Wireless Energy Transmission Channel Modeling in Resonant Beam Charging for IoT Devices

TL;DR

This paper models the wireless energy transmission channel in resonant beam charging (RBC) to determine its maximum operational distance and efficiency, providing design guidelines for powering IoT devices wirelessly over meters.

Contribution

It introduces a detailed energy transmission channel model for RBC, analyzing its operational limits and efficiency, which is novel for optimizing wireless power transfer for IoT.

Findings

RBC can deliver multi-Watt power over multi-meter distances.

Operational conditions determine maximum transmission distance.

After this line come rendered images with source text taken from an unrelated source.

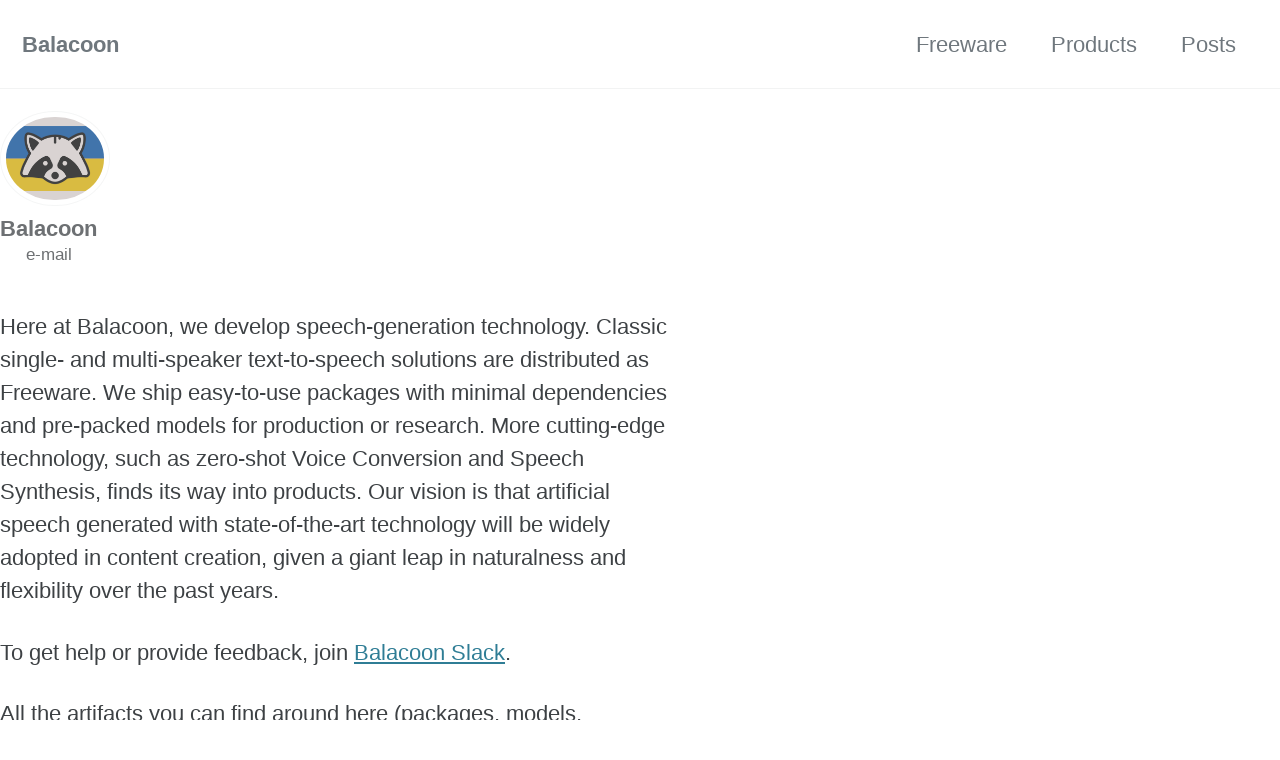

--- FILE ---
content_type: text/html; charset=utf-8
request_url: https://balacoon.com/
body_size: 2361
content:
<!doctype html>
<!--
  Minimal Mistakes Jekyll Theme 4.26.2 by Michael Rose
  Copyright 2013-2024 Michael Rose - mademistakes.com | @mmistakes
  Free for personal and commercial use under the MIT license
  https://github.com/mmistakes/minimal-mistakes/blob/master/LICENSE
-->

<html lang="en" class="no-js">
  <head>
    <meta charset="utf-8">

<!-- begin _includes/seo.html --><title>Balacoon</title>
<meta name="description" content="Text-to-speech tools and resources">


  <meta name="author" content="Balacoon">
  


<meta property="og:type" content="website">
<meta property="og:locale" content="en_US">
<meta property="og:site_name" content="Balacoon">
<meta property="og:title" content="Balacoon">
<meta property="og:url" content="https://balacoon.com/">


  <meta property="og:description" content="Text-to-speech tools and resources">












<link rel="canonical" href="https://balacoon.com/">





  <script type="application/ld+json">
{
  "@context": "https://schema.org",
  "@type": "Person",
    "name": null,
    "url": "https://balacoon.com/"
}
</script>









<!-- end _includes/seo.html -->



  <link href="/feed.xml" type="application/atom+xml" rel="alternate" title="Balacoon Feed">
<meta name="viewport" content="width=device-width, initial-scale=1.0">

<script>
  document.documentElement.className = document.documentElement.className.replace(/\bno-js\b/g, '') + ' js ';
  
</script>

<!-- For all browsers -->
<link rel="stylesheet" href="/assets/css/main.css">
<link rel="preload" href="https://cdn.jsdelivr.net/npm/@fortawesome/fontawesome-free@latest/css/all.min.css" as="style" onload="this.onload=null;this.rel='stylesheet'">
<noscript><link rel="stylesheet" href="https://cdn.jsdelivr.net/npm/@fortawesome/fontawesome-free@latest/css/all.min.css"></noscript>



    <!-- start custom head snippets -->

<!-- insert favicons. use https://realfavicongenerator.net/ -->

<!-- end custom head snippets -->

  </head>

  <body class="layout--single" dir="ltr">
    <nav class="skip-links">
  <ul>
    <li><a href="#site-nav" class="screen-reader-shortcut">Skip to primary navigation</a></li>
    <li><a href="#main" class="screen-reader-shortcut">Skip to content</a></li>
    <li><a href="#footer" class="screen-reader-shortcut">Skip to footer</a></li>
  </ul>
</nav>

    

<div class="masthead">
  <div class="masthead__inner-wrap">
    <div class="masthead__menu">
      <nav id="site-nav" class="greedy-nav">
        
        <a class="site-title" href="/">
          Balacoon
          
        </a>
        <ul class="visible-links"><li class="masthead__menu-item">
              <a
                href="/freeware/"
                
                
              >Freeware</a>
            </li><li class="masthead__menu-item">
              <a
                href="/products/"
                
                
              >Products</a>
            </li><li class="masthead__menu-item">
              <a
                href="/posts/"
                
                
              >Posts</a>
            </li></ul>
        
        <button class="greedy-nav__toggle hidden" type="button">
          <span class="visually-hidden">Toggle menu</span>
          <div class="navicon"></div>
        </button>
        <ul class="hidden-links hidden"></ul>
      </nav>
    </div>
  </div>
</div>


    <div class="initial-content">
      





<div id="main" role="main">
  
  <div class="sidebar sticky">
  


<div itemscope itemtype="https://schema.org/Person" class="h-card">

  
    <div class="author__avatar">
      <a href="https://balacoon.com/">
        <img src="/assets/images/logo.png" alt="Balacoon" itemprop="image" class="u-photo">
      </a>
    </div>
  

  <div class="author__content">
    <h3 class="author__name p-name" itemprop="name">
      <a class="u-url" rel="me" href="https://balacoon.com/" itemprop="url">Balacoon</a>
    </h3>
    
  </div>

  <div class="author__urls-wrapper">
    <button class="btn btn--inverse">Follow</button>
    <ul class="author__urls social-icons">
      

      
        
          
            <li><a href="mailto:contact@balacoon.com" rel="nofollow noopener noreferrer me"><i class="fas fa-fw fa-envelope-square" aria-hidden="true"></i><span class="label">e-mail</span></a></li>
          
        
      

      

      

      

      

      

      

      

      

      

      

      

      

      

      

      

      

      

      

      

      

      

      

      

      

      <!--
  <li>
    <a href="http://link-to-whatever-social-network.com/user/" itemprop="sameAs" rel="nofollow noopener noreferrer me">
      <i class="fas fa-fw" aria-hidden="true"></i> Custom Social Profile Link
    </a>
  </li>
-->
    </ul>
  </div>
</div>

  
  </div>



  <article class="page" itemscope itemtype="https://schema.org/CreativeWork">
    
    
    
    

    <div class="page__inner-wrap">
      
        <header>
          
          


        </header>
      

      <section class="page__content" itemprop="text">
        
        <p>Here at Balacoon, we develop speech-generation technology.
Classic single- and multi-speaker text-to-speech solutions are distributed as Freeware. We ship easy-to-use packages with minimal dependencies
and pre-packed models for production or research. 
More cutting-edge technology, such as zero-shot Voice Conversion and Speech Synthesis, finds its way into products. Our vision is that artificial speech generated with state-of-the-art technology will be widely adopted in content creation, given a giant leap in naturalness and flexibility over the past years.</p>

<p>To get help or provide feedback,
join <a href="https://join.slack.com/t/balacoon/shared_invite/zt-1syqpvq75-s7iCBJhZcQrsmrLrAU3fhw">Balacoon Slack</a>.</p>

<p>All the artifacts you can find around here (packages, models, containers)
are distributed with <a href="/license.html">MIT license</a>.</p>


        
      </section>

      <footer class="page__meta">
        
        


        

      </footer>

      

      

    </div>

    
  </article>

  
  
</div>

      
    </div>

    

    <div id="footer" class="page__footer">
      <footer>
        <!-- start custom footer snippets -->

<!-- end custom footer snippets -->
        <div class="page__footer-follow">
  <ul class="social-icons">
    

    
      
        
          <li><a href="https://github.com/balacoon" rel="nofollow noopener noreferrer"><i class="fab fa-fw fa-github" aria-hidden="true"></i> GitHub</a></li>
        
      
        
          <li><a href="https://join.slack.com/t/balacoon/shared_invite/zt-1syqpvq75-s7iCBJhZcQrsmrLrAU3fhw" rel="nofollow noopener noreferrer"><i class="fab fa-fw fa-slack" aria-hidden="true"></i> Slack</a></li>
        
      
    

    
      <li><a href="/feed.xml"><i class="fas fa-fw fa-rss-square" aria-hidden="true"></i> Feed</a></li>
    
  </ul>
</div>

<div class="page__footer-copyright">&copy; 2025 <a href="https://balacoon.com">Balacoon</a>. Powered by <a href="https://jekyllrb.com" rel="nofollow">Jekyll</a> &amp; <a href="https://mademistakes.com/work/jekyll-themes/minimal-mistakes/" rel="nofollow">Minimal Mistakes</a>.</div>

      </footer>
    </div>

    
  <script src="/assets/js/main.min.js"></script>







  <!-- Global site tag (gtag.js) - Google Analytics -->

<script async src="https://www.googletagmanager.com/gtag/js?id=G-XJCNNC3FM2"></script>

<script>

window.dataLayer = window.dataLayer || [];

function gtag(){dataLayer.push(arguments);}

gtag('js', new Date());

gtag('config', 'G-XJCNNC3FM2', { 'anonymize_ip': false});

</script>








  </body>
</html>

Efficiency analysis guides system design improvements.

Abstract

Power supply for Internet of Things (IoT) devices is one of the bottlenecks in IoT development. To provide perpetual power supply to IoT devices, resonant beam charging (RBC) is a promising safe, long-range and high-power wireless power transfer solution. How long distance can RBC reach and how much power can RBC transfer? In this paper, we analyze the RBC's consistent and steady operational conditions, which determine the maximum power transmission distance. Moreover, we study the power transmission efficiency within the operational distance, which determines the deliverable power through the RBC energy transmission channel. Based on this energy transmission channel modeling, we numerically evaluate its impacts on the RBC system performance in terms of the transmission distance, the transmission efficiency, and the output electrical power. The analysis leads to the guidelines for the RBC system design and implementation, which can deliver multi-Watt power over multi-meter distance wirelessly for IoT devices.